The EEOC guidance provides examples of when an individual’s COVID-19 diagnosis may or may not substantially limit a major life activity. For example, an individual diagnosed with COVID-19 “who initially receives supplemental oxygen for breathing difficulties and has shortness of breath, associated fatigue, and other virus-related effects that last, or are expected to last, for several months, is substantially limited in respiratory function and possibly major life activities involving exertion, such as walking.” However, an individual who has a COVID-19 diagnosis who “experiences congestion, sore throat, fever, headaches, and/or gastrointestinal discomfort, which resolve within several weeks, but experiences no further symptoms or effects, is not substantially limited in a major bodily function or other major life activity, and therefore does not have an actual disability under the ADA. This is so even though this person is subject to CDC guidance for isolation during the period of infectiousness.”
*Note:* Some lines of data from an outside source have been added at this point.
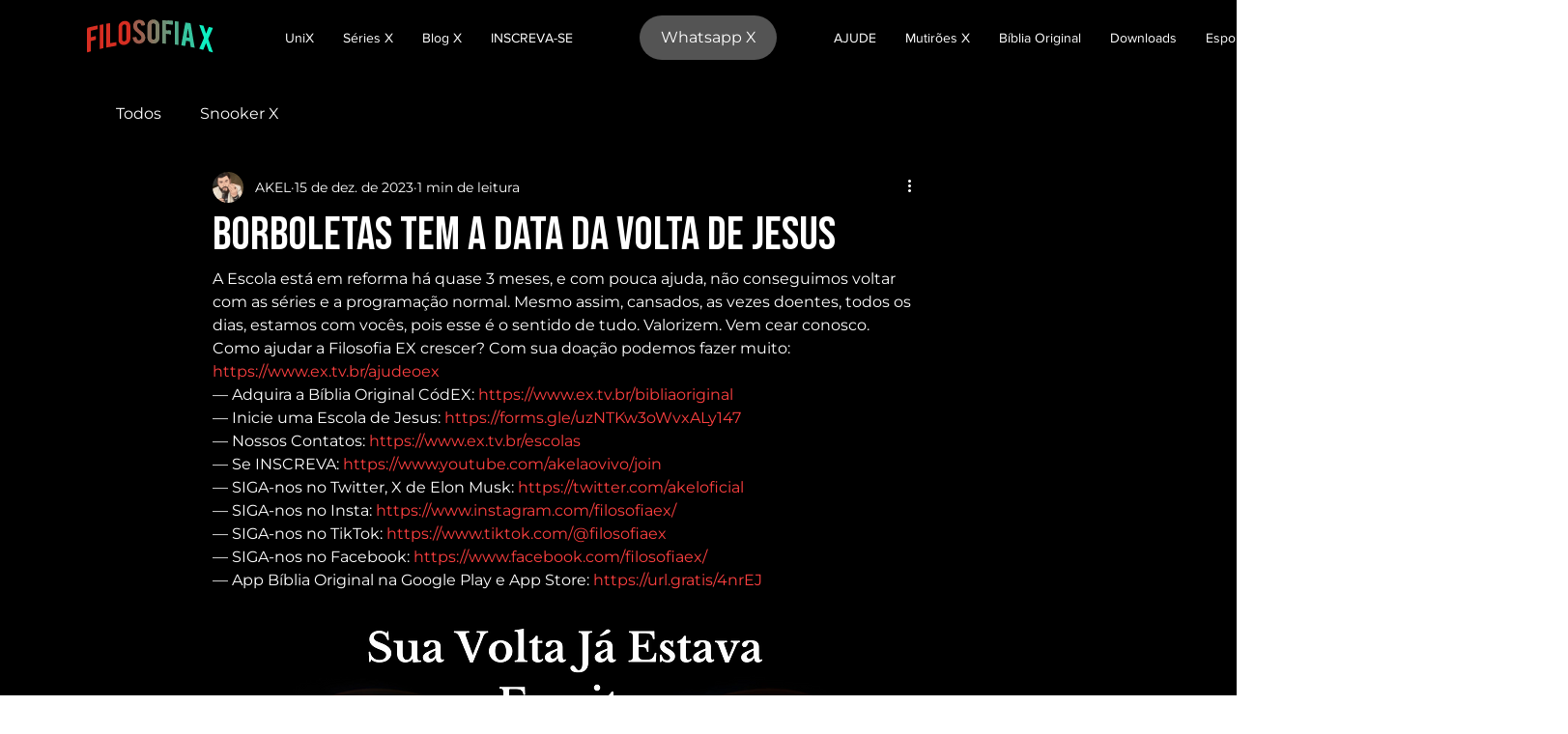

--- FILE ---
content_type: text/html; charset=utf-8
request_url: https://www.google.com/recaptcha/api2/aframe
body_size: 268
content:
<!DOCTYPE HTML><html><head><meta http-equiv="content-type" content="text/html; charset=UTF-8"></head><body><script nonce="Z3bVXsK1eAJOMGgPrNfXiw">/** Anti-fraud and anti-abuse applications only. See google.com/recaptcha */ try{var clients={'sodar':'https://pagead2.googlesyndication.com/pagead/sodar?'};window.addEventListener("message",function(a){try{if(a.source===window.parent){var b=JSON.parse(a.data);var c=clients[b['id']];if(c){var d=document.createElement('img');d.src=c+b['params']+'&rc='+(localStorage.getItem("rc::a")?sessionStorage.getItem("rc::b"):"");window.document.body.appendChild(d);sessionStorage.setItem("rc::e",parseInt(sessionStorage.getItem("rc::e")||0)+1);localStorage.setItem("rc::h",'1769414948934');}}}catch(b){}});window.parent.postMessage("_grecaptcha_ready", "*");}catch(b){}</script></body></html>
Record of Having a Disability

An applicant or employee who has or had COVID-19 can also be an individual with a “record of” a disability depending on the circumstances, for example, if the person has a history of, or has been misclassified as having, an impairment that substantially limits one or more major life activities, based on the employer’s assessment.
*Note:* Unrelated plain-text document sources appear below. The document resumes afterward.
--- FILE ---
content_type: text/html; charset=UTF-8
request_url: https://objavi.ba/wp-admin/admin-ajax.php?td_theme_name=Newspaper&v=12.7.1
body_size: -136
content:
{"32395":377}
Regarded as Having a Disability

An applicant or employee who has or had COVID-19 can also be “regarded as” having a disability depending on the facts, for example, if the person experienced an adverse employment action because either they have COVID-19 or the employer mistakenly believes they have COVID-19, unless the actual or perceived impairment is objectively both transitory (i.e., lasting six months or less) and minor.
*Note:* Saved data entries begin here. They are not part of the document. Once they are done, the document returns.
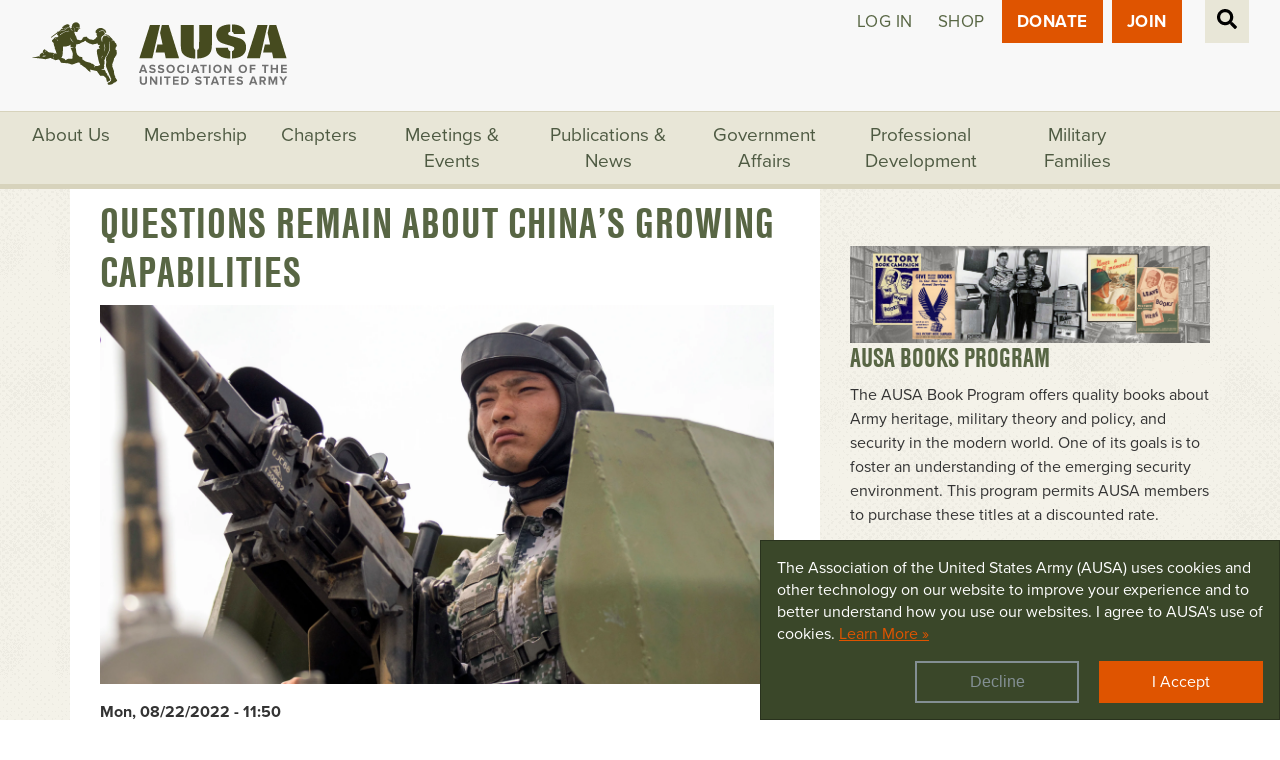

--- FILE ---
content_type: text/javascript
request_url: https://polo.feathr.co/v1/analytics/match/script.js?a_id=5b3bce8bab913b2f3d215b34&pk=feathr
body_size: -598
content:
(function (w) {
    
        
    if (typeof w.feathr === 'function') {
        w.feathr('integrate', 'ttd', '696e899857b1af00029904ba');
    }
        
        
    if (typeof w.feathr === 'function') {
        w.feathr('match', '696e899857b1af00029904ba');
    }
        
    
}(window));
However, even with that being said, an employer does not automatically violate the ADA when the employer takes adverse action against a person with COVID-19. For example, an individual still needs to be qualified for the job. Further, in some instances, the “direct threat” defense under the ADA might permit the employer to require an employee with COVID-19 or its symptoms to stay home from work “due to the significant risk of substantial harm to the health of others.”

Other Considerations

Employers should note that in some cases, regardless of whether an individual’s initial COVID-19 diagnosis itself constitutes an actual disability, the initial diagnosis could cause other impairments, which may be disabilities under the ADA. For example, an individual who has COVID-19 and develops heart inflammation or suffers a stroke while battling COVID-19. A COVID-19 diagnosis may also worsen an individual’s pre-existing condition that was not previously substantially limiting but becomes substantially limiting because of COVID-19.

Regarding requests for reasonable accommodations, employers should also be aware that individuals still must establish coverage under one of the definitions of disability to be eligible for a reasonable accommodation. If an individual does request a reasonable accommodation related to COVID-19 under the ADA, employers are permitted to ask the employee to provide documentation about the disability and/or needed accommodation. However, an employer is not required to accommodate an employee who does not have an ADA-covered disability.

With the release of this updated guidance, employers should remember to always conduct an individualized assessment of an individual’s specific circumstances related to COVID-19 and whether it constitutes a disability under the ADA.